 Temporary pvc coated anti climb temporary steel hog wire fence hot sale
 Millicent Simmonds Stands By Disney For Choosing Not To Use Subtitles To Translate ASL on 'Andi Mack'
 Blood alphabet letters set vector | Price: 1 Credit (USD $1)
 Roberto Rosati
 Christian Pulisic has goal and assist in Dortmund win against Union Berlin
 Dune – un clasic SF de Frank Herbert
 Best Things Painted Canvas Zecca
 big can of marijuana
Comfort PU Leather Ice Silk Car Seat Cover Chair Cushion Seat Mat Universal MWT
········
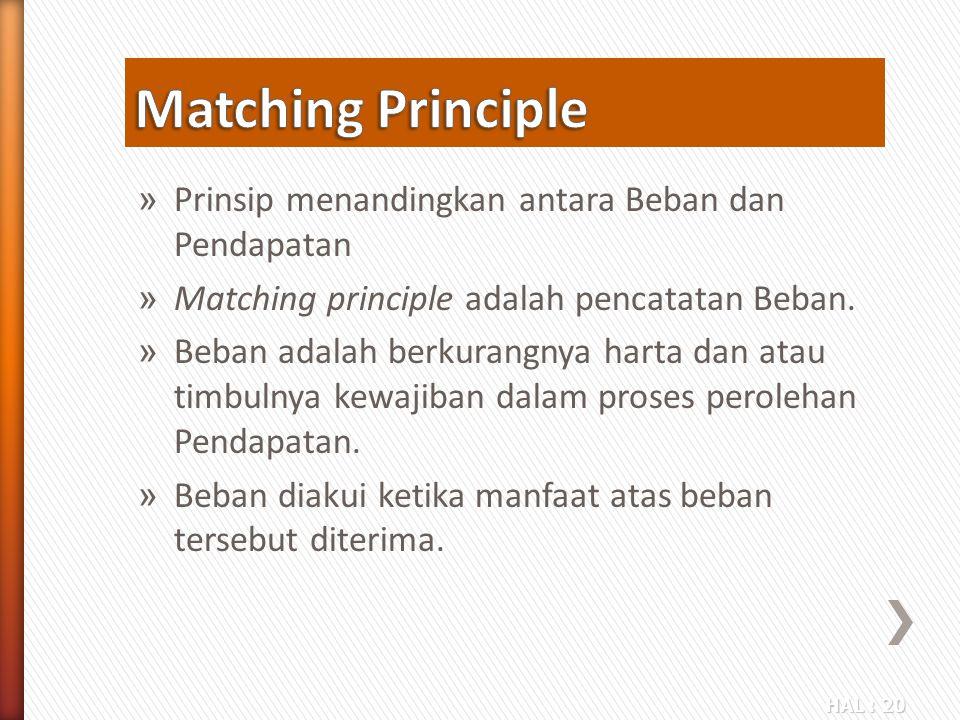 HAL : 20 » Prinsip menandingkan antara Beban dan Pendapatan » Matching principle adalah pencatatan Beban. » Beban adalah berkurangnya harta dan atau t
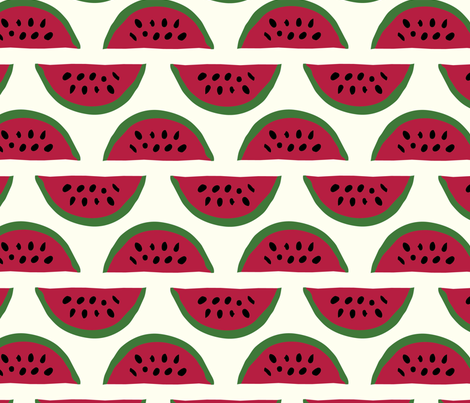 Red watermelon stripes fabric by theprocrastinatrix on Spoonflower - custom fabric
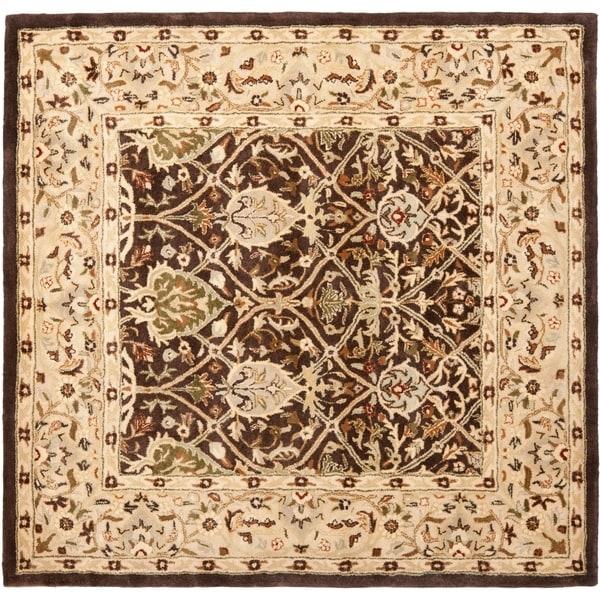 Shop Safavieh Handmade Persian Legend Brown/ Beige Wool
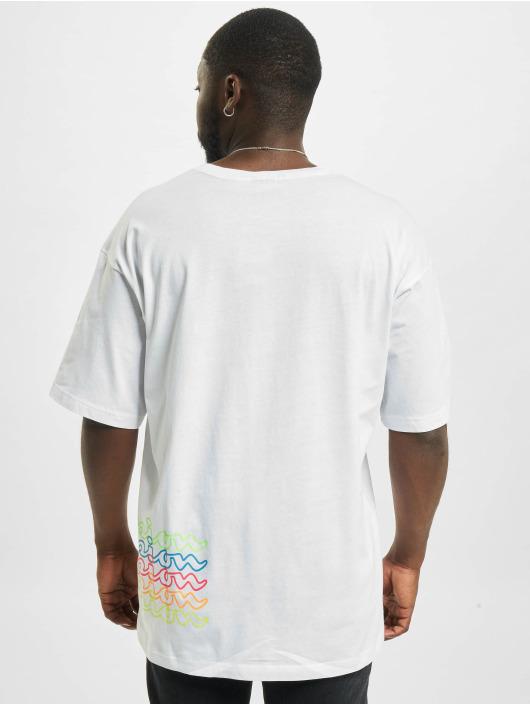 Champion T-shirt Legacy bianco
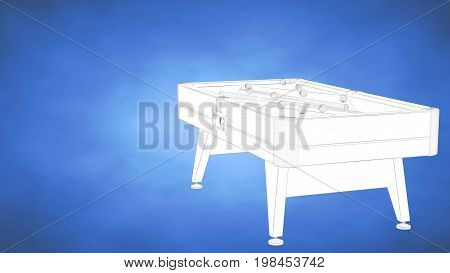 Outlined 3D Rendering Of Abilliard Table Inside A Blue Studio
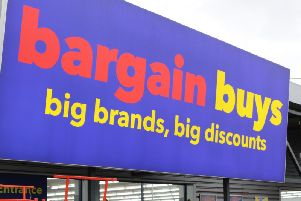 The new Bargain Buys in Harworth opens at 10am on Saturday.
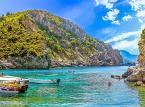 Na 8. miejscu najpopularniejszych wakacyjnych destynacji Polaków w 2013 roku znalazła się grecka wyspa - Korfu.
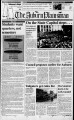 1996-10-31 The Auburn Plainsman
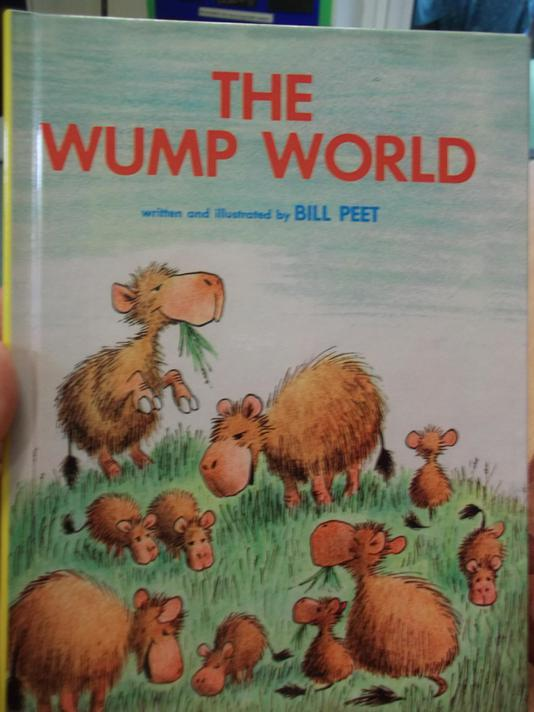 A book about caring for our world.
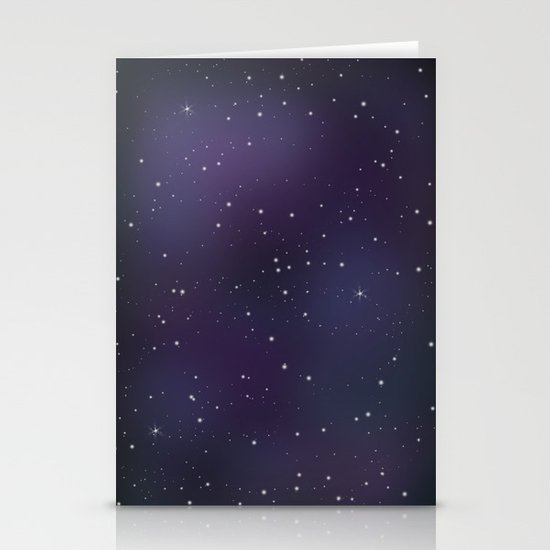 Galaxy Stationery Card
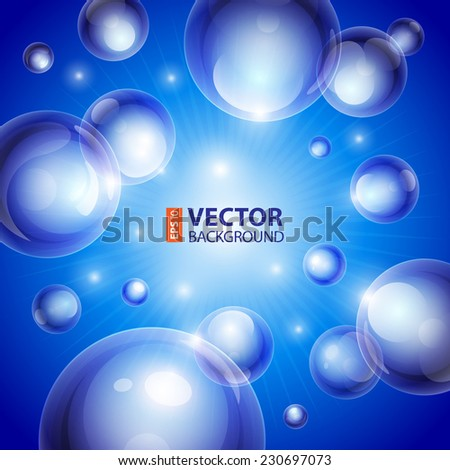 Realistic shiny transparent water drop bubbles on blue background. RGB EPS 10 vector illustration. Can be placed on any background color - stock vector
········
In the records above, find the line with "A book about caring for our world." and the line with "Realistic shiny transparent"; please transcribe exactly those two lines and all lines between them, omitting any picture.

## Answer space
 A book about caring for our world.
 Galaxy Stationery Card
 Realistic shiny transparent water drop bubbles on blue background. RGB EPS 10 vector illustration. Can be placed on any background color - stock vector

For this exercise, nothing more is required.